4 fillets salmon (4 oz each)
2 tablespoons avocado or olive oil (best quality)
Salt
salad:
3 each cucumber, sliced
6 each purple daikon, sliced
½ cup green onion, sliced
2 each avocado, sliced
2 tablespoons fumi furikake
¾ cup vinaigrette (recipe below)
Pan sear salmon. Pre-heat pan to 350 degrees. In a medium skillet over medium high heat, add the avocado or olive oil. Add the salmon fillets and sear for 1 minute, or until a deep brown crust is achieved.
Flip the salmon over and close lid for 3-5 minutes, depending on the thickness of the salmon fillet.
In a medium bowl, combine the cucumber, daikon and the vinaigrette. Toss together and allo to “pickle” for 10 minutes.To plate, place a half of an avocado, sliced, on the center of the plate. Mound a quarter of the pickled cucumber-daikon mix on top of the avocado. Spoon a little of the dressing over the salad.
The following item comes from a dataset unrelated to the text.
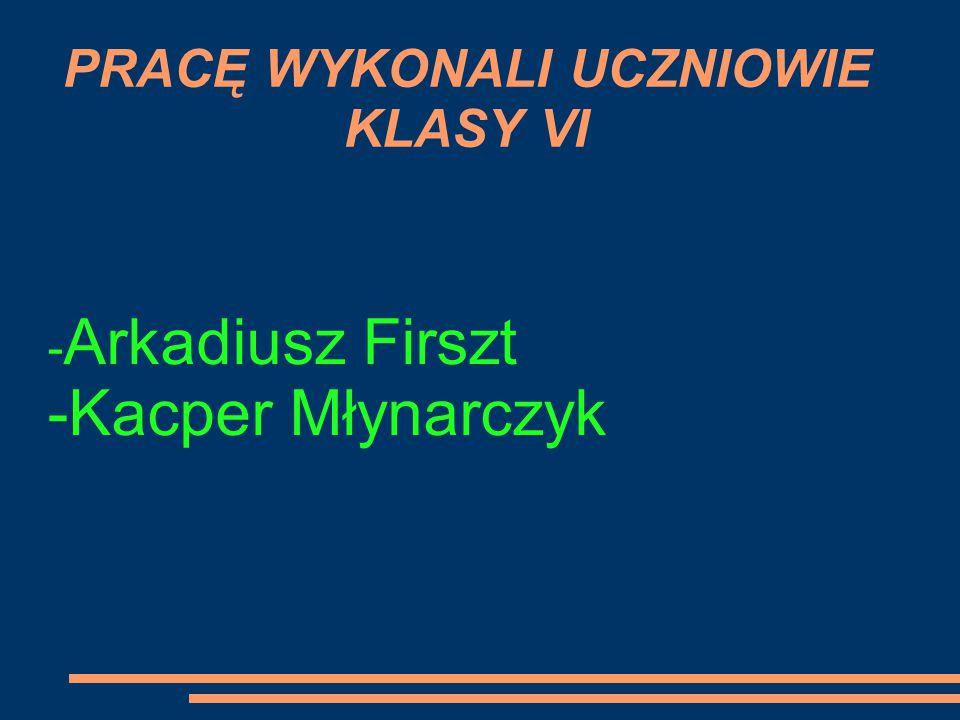 PRACĘ WYKONALI UCZNIOWIE KLASY VI - Arkadiusz Firszt -Kacper Młynarczyk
Place the salmon on top of the salmon and garnish with the green onions and furikake.
Vinaigrette (yields 1 ½ cups):
½ cup rice wine vinegar
2 tablespoons sesame oil
1 cup grape seed oil (or avocado oil)
1 tablespoon honey
3 tablespoons tamari
2 tablespoons chives, sliced thin
1 clove garlic, minced
In a medium bowl, combine all of the ingredients and whisk to emulsify.